Public memorials and discussions of the events of June 1989 are banned in China, with activists who seek to commemorate the bloodshed often detained and veteran dissidents placed under police surveillance or detention during each anniversary.

An unknown number of people were killed by advancing PLA troops and tanks in Beijing on the night of June 3-4, 1989, following orders to clear the square by force from then-supreme leader Deng Xiaoping.

Nanjing-based rights activist Wang Jian said he was also detained recently for four months on suspicion of “picking quarrels and stirring up trouble,” after he applied to stage a public demonstration in the city.

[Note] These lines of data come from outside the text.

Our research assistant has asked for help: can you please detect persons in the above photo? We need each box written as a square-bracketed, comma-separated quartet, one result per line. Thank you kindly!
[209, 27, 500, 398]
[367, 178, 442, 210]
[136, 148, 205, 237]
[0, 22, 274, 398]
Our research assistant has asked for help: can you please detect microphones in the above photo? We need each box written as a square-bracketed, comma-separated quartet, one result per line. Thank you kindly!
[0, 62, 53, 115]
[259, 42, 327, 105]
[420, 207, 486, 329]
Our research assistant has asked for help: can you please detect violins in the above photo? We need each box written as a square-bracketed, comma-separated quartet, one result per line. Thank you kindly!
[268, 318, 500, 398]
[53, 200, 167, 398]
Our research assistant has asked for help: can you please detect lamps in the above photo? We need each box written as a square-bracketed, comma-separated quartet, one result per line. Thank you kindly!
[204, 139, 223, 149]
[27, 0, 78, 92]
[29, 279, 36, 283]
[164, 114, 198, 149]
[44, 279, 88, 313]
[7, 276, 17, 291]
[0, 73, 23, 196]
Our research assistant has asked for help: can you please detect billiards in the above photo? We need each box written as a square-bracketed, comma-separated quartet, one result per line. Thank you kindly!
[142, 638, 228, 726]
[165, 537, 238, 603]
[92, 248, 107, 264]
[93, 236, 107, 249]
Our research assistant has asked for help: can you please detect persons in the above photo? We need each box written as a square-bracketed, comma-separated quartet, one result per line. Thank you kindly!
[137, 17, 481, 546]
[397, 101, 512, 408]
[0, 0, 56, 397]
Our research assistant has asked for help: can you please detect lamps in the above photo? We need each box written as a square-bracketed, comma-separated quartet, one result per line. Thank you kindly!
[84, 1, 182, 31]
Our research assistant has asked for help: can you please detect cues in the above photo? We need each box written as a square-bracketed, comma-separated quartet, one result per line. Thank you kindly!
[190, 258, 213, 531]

“I am out on bail right now, and they have placed me under very close surveillance,” Wang said. “If I take a call from you, or give you an interview, that puts me at risk.”

“Surveillance in Nanjing is getting tighter and tighter, and I can’t even post anything online,” he said. “I am supposed to keep to the party line; politics are top priority for the local government right now.”

Reported by Gao Feng for RFA’s Mandarin Service, and by Lau Siu-fung for the Cantonese Service. Translated and edited by Luisetta Mudie.